Less than one-third of single mothers graduate with a degree or certificate within six years of enrolling in postsecondary education and more than half drop out — which can threaten their eligibility for financial aid and cause them to accrue loan debt without a credential to show for it, according to a new paper from the Institute for Women’s Policy Research (IWPR). And while access to quality child care has been shown to increase college completion for single parents, the report found that a majority of community college campuses do no offer the service to students.
The report recommended that federal, state, and local governments make more funding available to establish child care centers on campuses, and target financial aid to students who are struggling to pay for child care, among other efforts.
Student-parents graduate with more debt than students without children because they often borrow to help pay for costs of child care. In fact, their average debt one year after earning a degree from a four-year institution was about 10 percent more than their counterparts without children, according to an August 2017 letter to the Senate education committee that NASFAA signed on to.
Access to child care on campus is oftentimes more affordable than other child care services, which averaged around $10,400 in 2016 for infants and $8,300 for 4-year-olds — about 33 percent and 26 percent, respectively, of the median income for working single mothers, the report said. The demand for this more affordable option, however, exceeds the supply.
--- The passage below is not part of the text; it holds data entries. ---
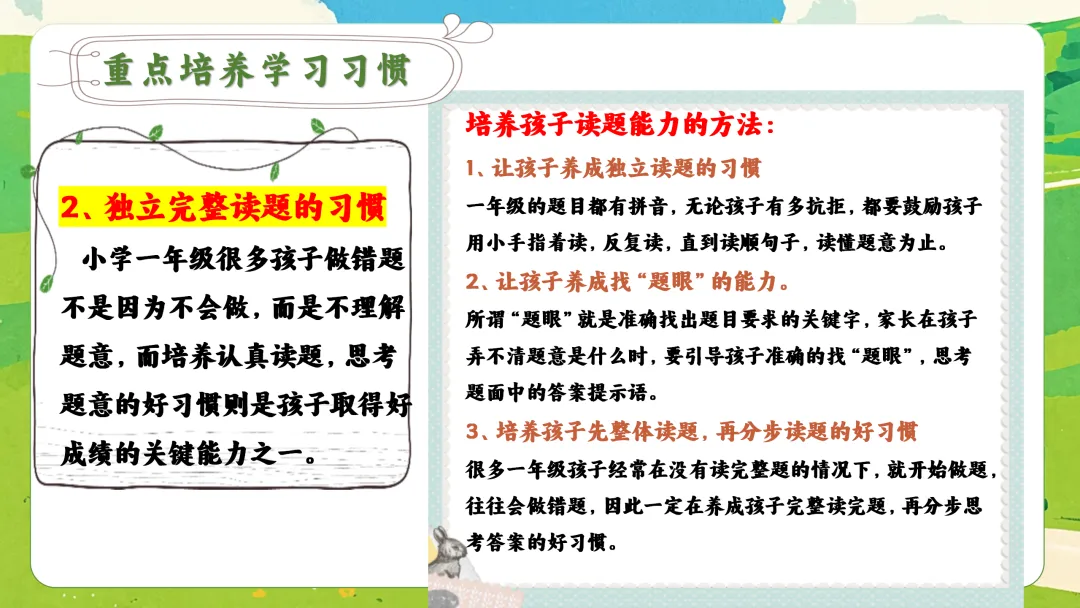 重点培养学习习惯

2、独立完整读题的习惯

小学一年级很多孩子做错题不是因为不会做，而是不理解题意，而培养认真读题，思考题意的好习惯则是孩子取得好成绩的关键能力之一。

培养孩子读题能力的方法：

1、让孩子养成独立读题的习惯

一年级的题目都有拼音，无论孩子有多抗拒，都要鼓励孩子用小手指着读，反复读，直到读顺句子，读懂题意为止。

2、让孩子养成找“题眼”的能力。

所谓“题眼”就是准确找出题目要求的关键字，家长在孩子弄不清题意是什么时，要引导孩子准确的找“题眼”，思考题面中的答案提示语。

3、培养孩子先整体读题，再分步读题的好习惯

很多一年级孩子经常在没有读完整题的情况下，就开始做题，往往会做错题，因此一定在养成孩子完整读完题，再分步思考答案的好习惯。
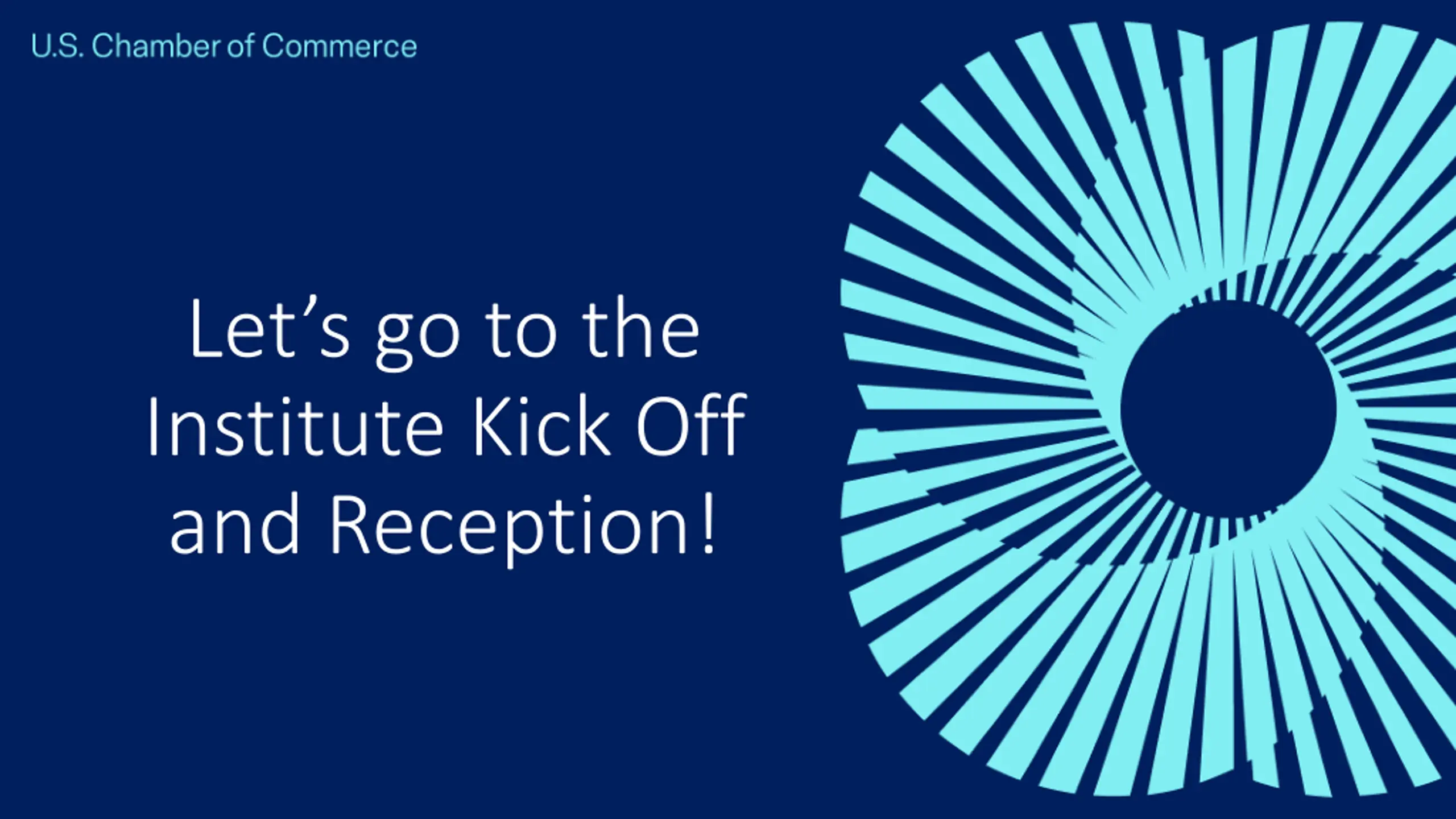 U.S. Chamber of Commerce

Let’s go to the Institute Kick Off and Reception!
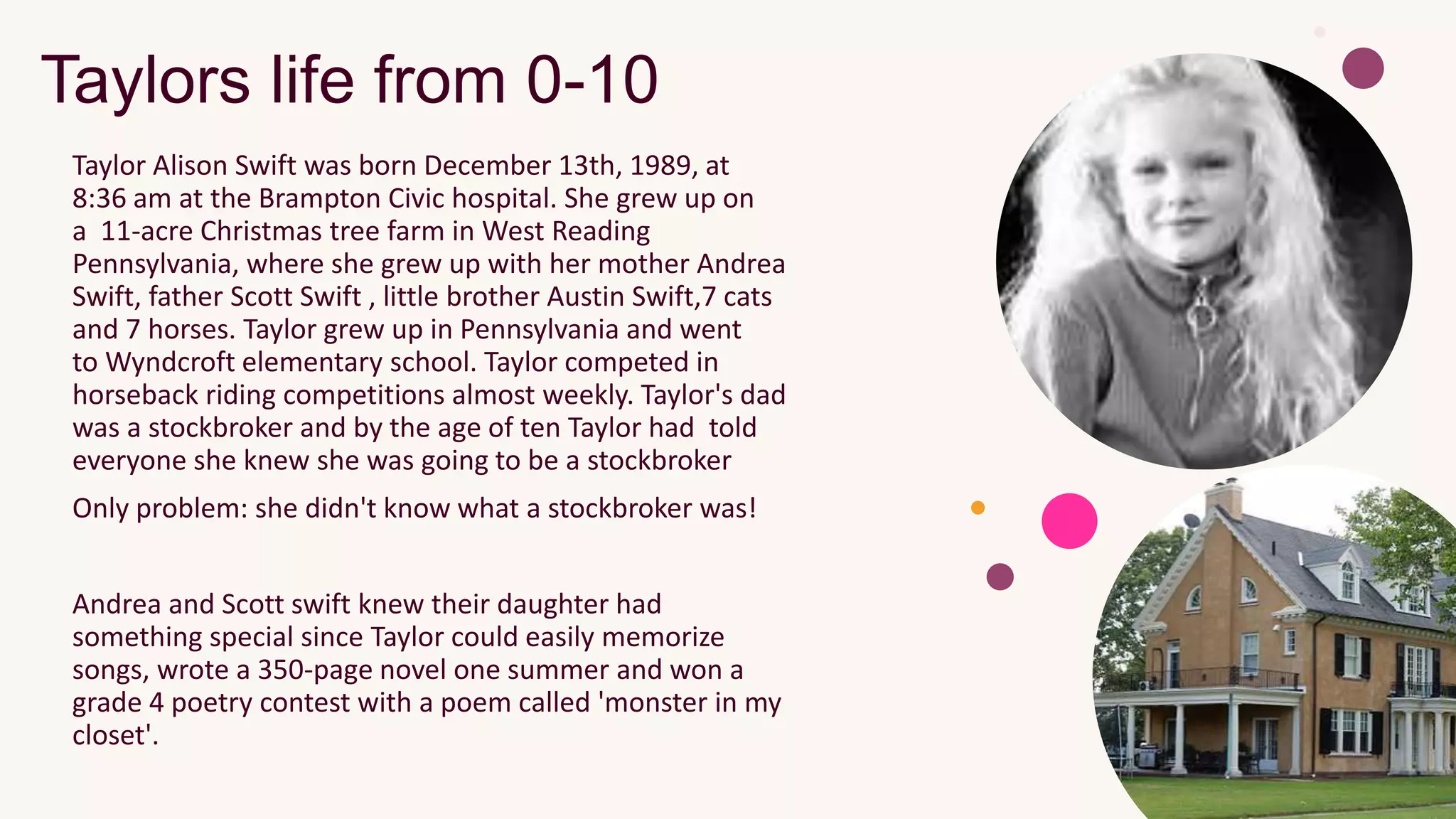 Taylors life from 0-10

Taylor Alison Swift was born December 13th, 1989, at 8:36 am at the Brampton Civic hospital. She grew up on a 11-acre Christmas tree farm in West Reading Pennsylvania, where she grew up with her mother Andrea Swift, father Scott Swift , little brother Austin Swift,7 cats and 7 horses. Taylor grew up in Pennsylvania and went to Wyndcroft elementary school. Taylor competed in horseback riding competitions almost weekly. Taylor's dad was a stockbroker and by the age of ten Taylor had told everyone she knew she was going to be a stockbroker

Only problem: she didn't know what a stockbroker was!

Andrea and Scott swift knew their daughter had something special since Taylor could easily memorize songs, wrote a 350-page novel one summer and won a grade 4 poetry contest with a poem called 'monster in my closet'.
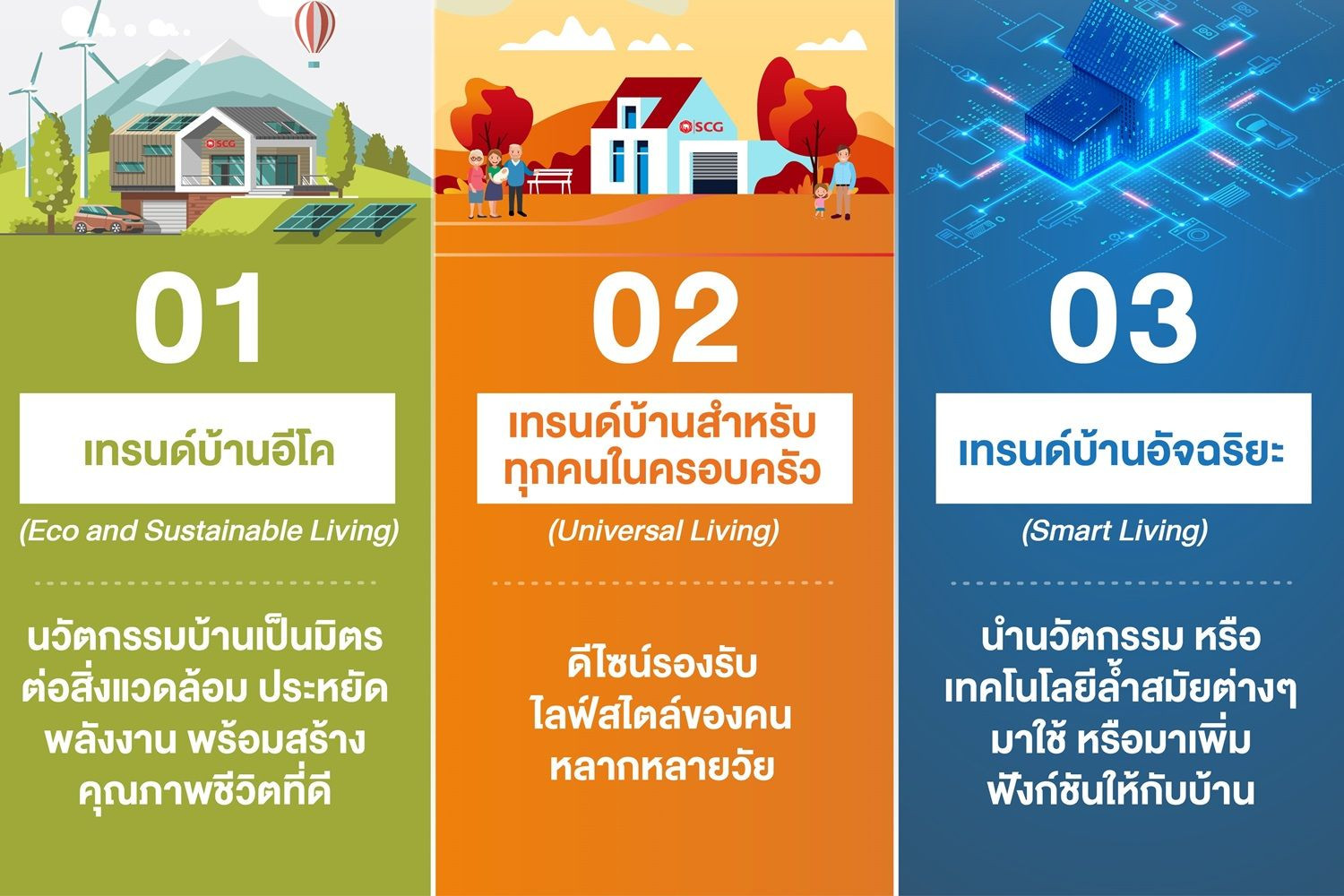 SCG

01

เทรนด์บ้านอีโค

(Eco and Sustainable Living)

นวัตกรรมบ้านเป็นมิตรต่อสิ่งแวดล้อม ประหยัดพลังงาน พร้อมสร้างคุณภาพชีวิตที่ดี

SCG

02

เทรนด์บ้านสำหรับทุกคนในครอบครัว

(Universal Living)

ดีไซน์รองรับไลฟ์สไตล์ของคนหลากหลายวัย

03

เทรนด์บ้านอัจฉริยะ

(Smart Living)

นำนวัตกรรม หรือเทคโนโลยีล้ำสมัยต่างๆ มาใช้ หรือมาเพิ่มฟังก์ชันให้กับบ้าน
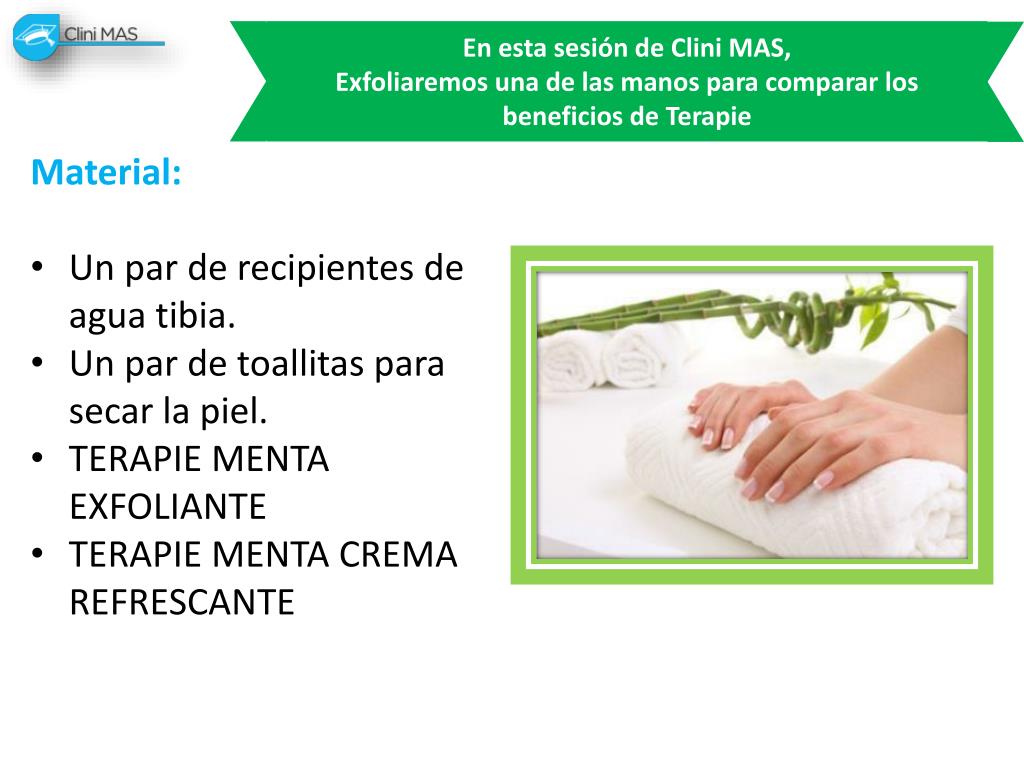 Clini MAS

En esta sesión de Clini MAS,
Exfoliaremos una de las manos para comparar los beneficios de Terapie

Material:

• Un par de recipientes de agua tibia.
• Un par de toallitas para secar la piel.
• TERAPIE MENTA EXFOLIANTE
• TERAPIE MENTA CREMA REFRESCANTE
A 2016 survey revealed that the average waitlist for campus child care was 80 children, and only 44 percent of community colleges — down from 55 percent in 2003 — had care centers on their campuses.
The IWPR report emphasized that access to quality child care has shown to improve outcomes for single parents in college; a study conducted at Monroe Community College found that 71 percent of student-parents who utilized the child care services offered by the college remained in classes through the next fall, compared to 42 percent of single parents who did not take advantage of the child care. Further, the on-time graduation rates for those who used the child care were three times higher (28 percent) than those who did not (8 percent).
In addition to allocating more funds to establish child care centers on campuses and targeting financial aid to single mothers, the report recommended that states allow college enrollment to count toward the work requirements that would qualify someone for aid under the Child Care and Development Fund (CCDF).
In the letter sent to the Senate, NASFAA and a group of other advocacy organizations argued that the Child Care and Development Block Grant (CCDBG), which is funded by the CCDF, “is an important resource for college students, yet restrictive state eligibility rules, and insufficient funding for the program overall, mean that students face difficulties in accessing them.”
“Many states impose rules for receiving CCDBG-funded child care assistance that complicate student parents’ ability to qualify, including work requirements while they are in school and limitations on the type of degree they can earn. In addition, student-parents in the 20 states with subsidy waiting lists are unlikely to receive child care assistance, and in 2012, only 15 percent of 14.2 million federally eligible children received child care assistance through the CCDBG or related government funding streams,” they wrote.
Instead, the groups pushed for funding in the fiscal year 2018 budget for the the Child Care Access Means Parents in School program — the “only federal program dedicated solely to providing child care assistance for students in postsecondary settings” — which Trump evidently proposed to cut in his budget proposal. However, The Trump administration reversed its stance on the program when it requested $15.1 million to fund the program in its fiscal year 2019 budget.